▸ What you are asked to do: Pick up the commentary on Nevada's Senate Bill 460 and school choice after its final sentence, and continue writing it.

▸ Text excerpt:
Over the last four years, more than half the states in the country have passed school choice legislation, propelled by families who are demanding more freedom and more say in how their children are educated and protected.

The Educational Choice for Children Act has the potential to bring school choice to every state, including ours.

But here in Nevada, Democratic lawmakers are doing everything they can to stop that momentum. Rather than listen to parents, they’ve chosen to listen to the teachers’ unions.

The latest example? Senate Bill 460 — disguised as the Educate Act — is a calculated, top-down attempt to reassert government control over public charter schools, private schools and homeschooling families.

Introduced by Senate Majority Leader Nicole Cannizzaro, SB 460 cloaks itself in the language of reform, but dig deeper and the real agenda becomes clear.

The bill allocates $250 million exclusively to school district teacher raises. Public charter schoolteachers, who serve more than 70,000 of Nevada students, are shut out entirely.

This is not equity: it’s favoritism for the status quo.

Even more troubling is the bill’s effort to expand state power over educational alternatives.

SB 460 would give school districts a greater voice in opposing new public charter schools, effectively allowing entrenched interests to block innovation and competition.

This might be good for stakeholders in the current education system, but it’s terrible for students and families.

The bill also imposes standardized testing mandates on Opportunity Scholarship recipients, forcing them to take the same state assessments used in public schools — the Smarter Balanced Assessment (SBA ) — even though private school students on opportunity scholarships already take nationally recognized norm reference tests that better match their learning environments.

This one-size-fits-all approach not only misrepresents student achievement; it undermines the very reason parents sought different education environments in the first place.

But SB 460 doesn’t stop there.

It crosses a troubling line by requiring parents to disclose their personal reasons for leaving a school or withdrawing from the scholarship program.

▸ Source material:

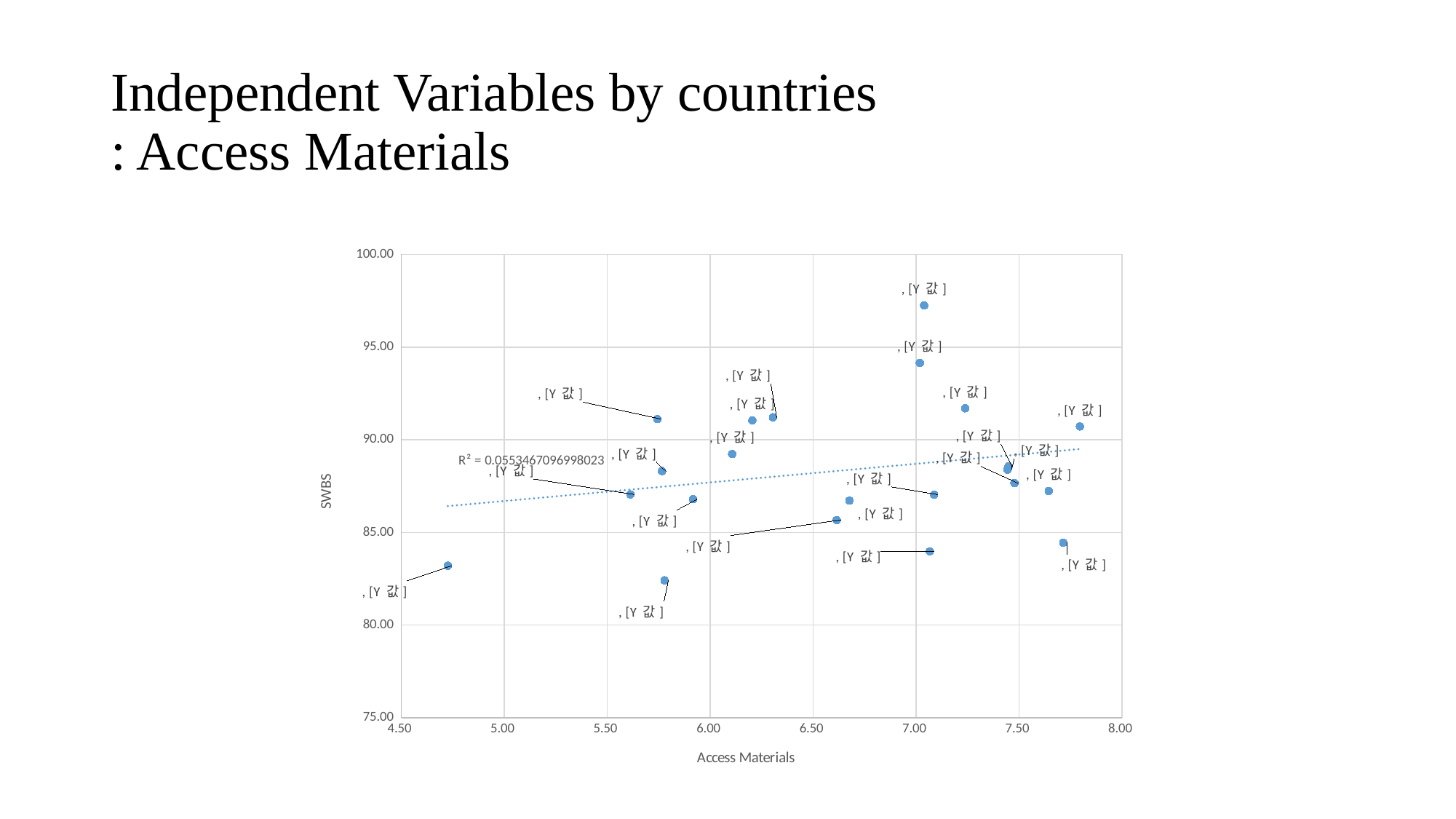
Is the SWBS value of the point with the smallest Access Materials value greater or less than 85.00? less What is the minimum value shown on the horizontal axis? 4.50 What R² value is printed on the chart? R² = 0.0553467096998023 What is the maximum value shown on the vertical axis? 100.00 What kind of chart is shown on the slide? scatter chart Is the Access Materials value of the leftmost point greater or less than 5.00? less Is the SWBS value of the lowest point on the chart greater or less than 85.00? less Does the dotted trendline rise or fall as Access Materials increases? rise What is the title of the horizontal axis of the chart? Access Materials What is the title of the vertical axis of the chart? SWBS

▸ Your response:
Public school families aren’t asked to share private information like this.

Why should those who choose alternative educational paths be treated differently? Why don’t they have the same rights to privacy as those who choose the government stakeholders’ preferred option?

This is more than bureaucratic overreach; it’s an invasion of privacy and a violation of students’ FERPA rights.

The likely outcome? Private schools may abandon the Opportunity Scholarship program rather than submit to intrusive state mandates.

Charter schools could face mounting resistance from district officials wanting to end competition that’s besting them. And homeschooling families may find themselves subject to a growing web of regulations.

Let’s be clear: SB 460 is not about accountability, It’s about control.

It’s about reinforcing a system that prioritizes adults over children, bureaucracy over innovation, and politics over parents.

Nevada families deserve better.

They deserve educational freedom, respect for their decisions, and real support; not political gamesmanship that undermines the very options so many depend on.

Senate leadership should set aside partisan agendas and work with Governor Joe Lombardo to find true common ground.

That means protecting school choice, honoring parental rights, and investing in all students; no matter where or how they learn.

Now is the time to raise your voice. The future of educational freedom in Nevada depends on it.